I would have dropped anything to go work at those companies. I wanted to be writing the story instead of writing about them. I never got into this field to read and replicate case studies – I wanted to do something different. That’s what they were doing. That’s where I wanted to be.
But clearly they missed out on something. Something that just clicked for me during a panel I hosted a few weeks back about “Creating a Competitive Candidate Experience” with Codility.
Assessments For Attraction
Those speakers should have been trying to recruit me with something better than “come find me, I’m hiring.” I couldn’t find them, I tried. Instead they could have been using a quick 1-2-3 assessment.
OK, so I know you’re probably thinking, “yeah, right,” but give me a minute to explain.
Assessments can completely evolve your candidate experience. I mean, think about it. You’re sitting in a room of 100+ people you know are qualified and have parallel experience at big brands. Why the hell would I dump them on my careers home page just to get lost? I should give them something to do. Something to remember. Most importantly, something to make them apply while they’re all dreamy eyed about my company and my work, right?
This idea actually came from the CTO from Codility. Considering we were talking about tech candidate experience, it seemed pretty obvious we should have someone from tech instead of a bunch of recruiters. He uses assessment links at the end of his presentations to get resumes from coders who attended his talk.
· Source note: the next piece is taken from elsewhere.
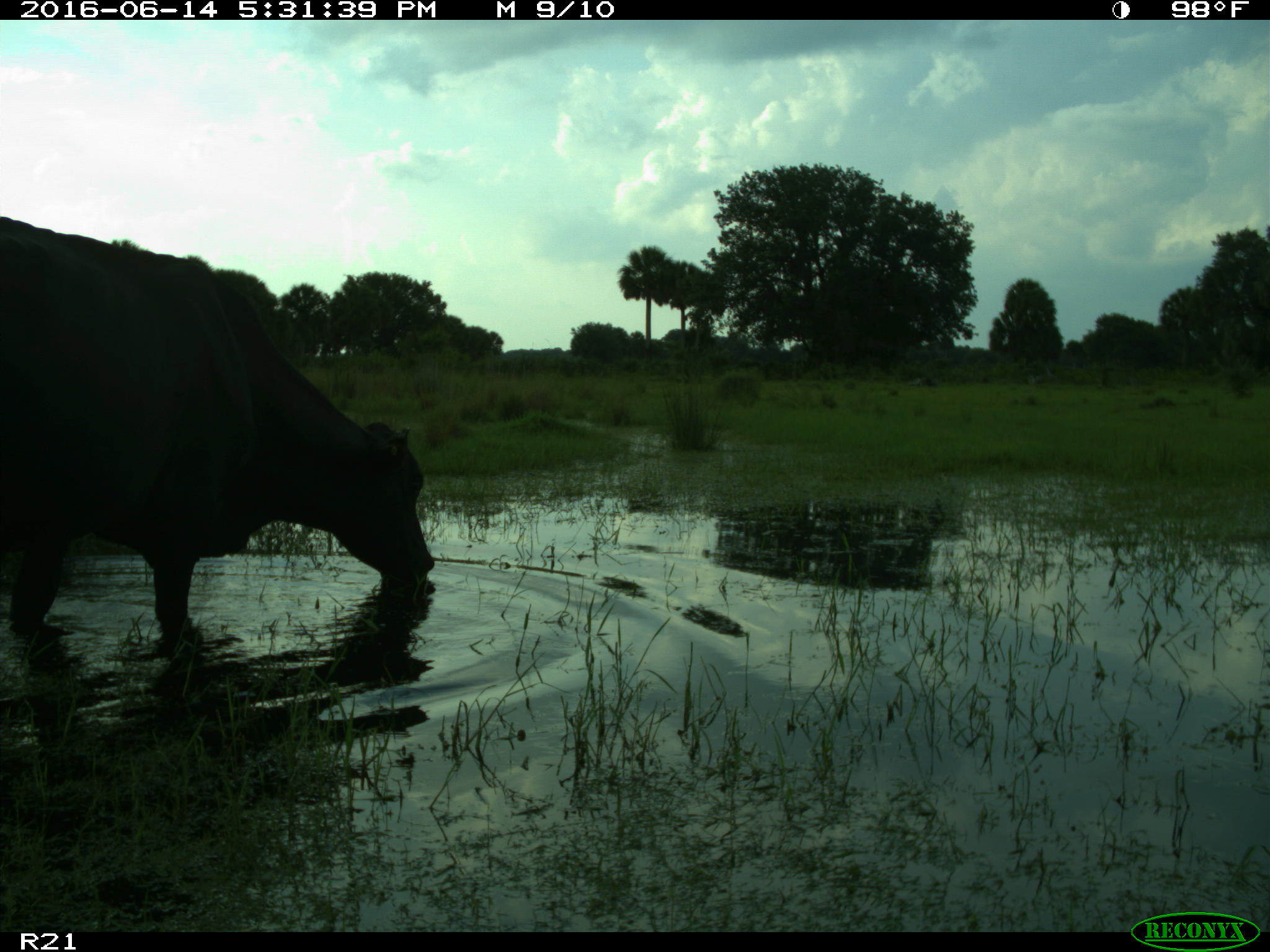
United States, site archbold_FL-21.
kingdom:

But it’s not a traditional code test – it’s an abridged version. Maybe it’s a challenge. Maybe it’s a code test on the language you just taught because you’re recruiting someone for this work.
I love it because it contextualizes the work better than any job description, no matter how good the copywriting is. It also means your people have the chance to go out there and sell the job as themselves to people who are clearly interested in learning and want to work with the best. We’re checking a lot of boxes here.
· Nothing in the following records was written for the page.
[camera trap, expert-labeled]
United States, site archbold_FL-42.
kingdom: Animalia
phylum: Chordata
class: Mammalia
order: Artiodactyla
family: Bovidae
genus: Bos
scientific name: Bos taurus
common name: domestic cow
Moving From Intent to Action
The other great thing here is that assessments provide candidates an opportunity to really shine before their face-to-face interviews. Before, we’re bringing home a business card and a glowing recommendation. Now, you’re showing them that this person is awesome in a tangible way and that helps hiring happen faster. It’s a whole new level of trust – and almost as good as a referral, even if you just met.
PS they already applied so, better.
The other bonus is that the recruiter or hiring manager has something to talk about on that first call other than, “tell me about your resume.” Instead they’re talking about how you think and showing enthusiasm for the parts of the work that matter. Brian Fink from RentPath, a recruiter and friend who was also on the panel, saw exactly that when his engineers started using Codility.
“It’s really exciting to kind of see these engineers gather around a computer and say, ‘Can you show me what you were thinking here?’ … It further validates who they are and the ability that they’ve got to be a mentor to others on the team.”
So what do you think? Could assessments be the answer to candidate attraction woes?